Cite textualmente, línea por línea, la totalidad del material que figura a continuación.

::: Datos de la tarea

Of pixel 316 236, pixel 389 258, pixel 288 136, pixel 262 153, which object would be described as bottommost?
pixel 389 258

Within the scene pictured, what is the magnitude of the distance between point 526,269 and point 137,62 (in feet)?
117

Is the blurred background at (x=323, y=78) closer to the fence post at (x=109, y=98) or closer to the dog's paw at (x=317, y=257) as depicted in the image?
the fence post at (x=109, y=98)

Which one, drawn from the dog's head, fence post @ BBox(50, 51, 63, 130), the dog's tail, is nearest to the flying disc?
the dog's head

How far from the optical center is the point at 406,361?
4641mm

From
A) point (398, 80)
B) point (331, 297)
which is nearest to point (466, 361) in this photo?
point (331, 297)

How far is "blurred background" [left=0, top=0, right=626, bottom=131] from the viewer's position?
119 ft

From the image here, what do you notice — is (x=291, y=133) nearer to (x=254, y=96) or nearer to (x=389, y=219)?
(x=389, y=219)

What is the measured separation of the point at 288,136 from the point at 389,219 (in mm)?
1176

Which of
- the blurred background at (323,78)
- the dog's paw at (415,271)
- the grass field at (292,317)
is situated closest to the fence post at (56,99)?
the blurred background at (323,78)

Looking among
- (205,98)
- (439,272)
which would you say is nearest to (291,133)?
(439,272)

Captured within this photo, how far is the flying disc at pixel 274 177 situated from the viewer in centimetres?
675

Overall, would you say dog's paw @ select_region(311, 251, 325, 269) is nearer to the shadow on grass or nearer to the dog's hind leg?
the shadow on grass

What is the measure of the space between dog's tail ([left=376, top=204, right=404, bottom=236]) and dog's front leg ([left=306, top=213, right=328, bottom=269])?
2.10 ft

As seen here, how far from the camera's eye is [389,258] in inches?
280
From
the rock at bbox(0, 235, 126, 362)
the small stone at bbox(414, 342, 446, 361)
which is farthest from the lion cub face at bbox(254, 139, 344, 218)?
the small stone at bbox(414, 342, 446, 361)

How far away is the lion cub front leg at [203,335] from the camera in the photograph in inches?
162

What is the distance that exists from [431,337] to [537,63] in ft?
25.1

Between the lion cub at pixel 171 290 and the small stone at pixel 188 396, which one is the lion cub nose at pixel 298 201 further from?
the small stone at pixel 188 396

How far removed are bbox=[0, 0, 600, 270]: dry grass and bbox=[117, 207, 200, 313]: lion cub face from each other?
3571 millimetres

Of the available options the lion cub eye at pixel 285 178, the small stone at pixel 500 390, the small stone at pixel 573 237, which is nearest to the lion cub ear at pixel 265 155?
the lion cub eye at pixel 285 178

::::::

Ejercicio resuelto »
Of pixel 316 236, pixel 389 258, pixel 288 136, pixel 262 153, which object would be described as bottommost?
pixel 389 258

Within the scene pictured, what is the magnitude of the distance between point 526,269 and point 137,62 (in feet)?
117

Is the blurred background at (x=323, y=78) closer to the fence post at (x=109, y=98) or closer to the dog's paw at (x=317, y=257) as depicted in the image?
the fence post at (x=109, y=98)

Which one, drawn from the dog's head, fence post @ BBox(50, 51, 63, 130), the dog's tail, is nearest to the flying disc?
the dog's head

How far from the optical center is the point at 406,361?
4641mm

From
A) point (398, 80)
B) point (331, 297)
which is nearest to point (466, 361) in this photo?
point (331, 297)

How far is "blurred background" [left=0, top=0, right=626, bottom=131] from the viewer's position?
119 ft

From the image here, what do you notice — is (x=291, y=133) nearer to (x=254, y=96) or nearer to (x=389, y=219)?
(x=389, y=219)

What is the measured separation of the point at 288,136 from the point at 389,219 (in mm)?
1176

Which of
- the blurred background at (323,78)
- the dog's paw at (415,271)
- the grass field at (292,317)
is situated closest to the fence post at (56,99)?
the blurred background at (323,78)

Looking among
- (205,98)
- (439,272)
which would you say is nearest to (291,133)?
(439,272)

Captured within this photo, how far is the flying disc at pixel 274 177 situated from the viewer in centimetres?
675

Overall, would you say dog's paw @ select_region(311, 251, 325, 269) is nearer to the shadow on grass or nearer to the dog's hind leg?
the shadow on grass

What is the measure of the space between dog's tail ([left=376, top=204, right=404, bottom=236]) and dog's front leg ([left=306, top=213, right=328, bottom=269])?
2.10 ft

As seen here, how far from the camera's eye is [389,258] in inches?
280
From
the rock at bbox(0, 235, 126, 362)
the small stone at bbox(414, 342, 446, 361)
which is farthest from the lion cub face at bbox(254, 139, 344, 218)?
the small stone at bbox(414, 342, 446, 361)

How far away is the lion cub front leg at [203,335] from the camera in the photograph in inches?
162

What is the distance that exists from [431,337] to [537,63] in ft?
25.1

Between the lion cub at pixel 171 290 and the small stone at pixel 188 396, which one is the lion cub nose at pixel 298 201 further from?
the small stone at pixel 188 396

How far removed are bbox=[0, 0, 600, 270]: dry grass and bbox=[117, 207, 200, 313]: lion cub face from each other?
3571 millimetres

Of the available options the lion cub eye at pixel 285 178, the small stone at pixel 500 390, the small stone at pixel 573 237, which is nearest to the lion cub ear at pixel 265 155?
the lion cub eye at pixel 285 178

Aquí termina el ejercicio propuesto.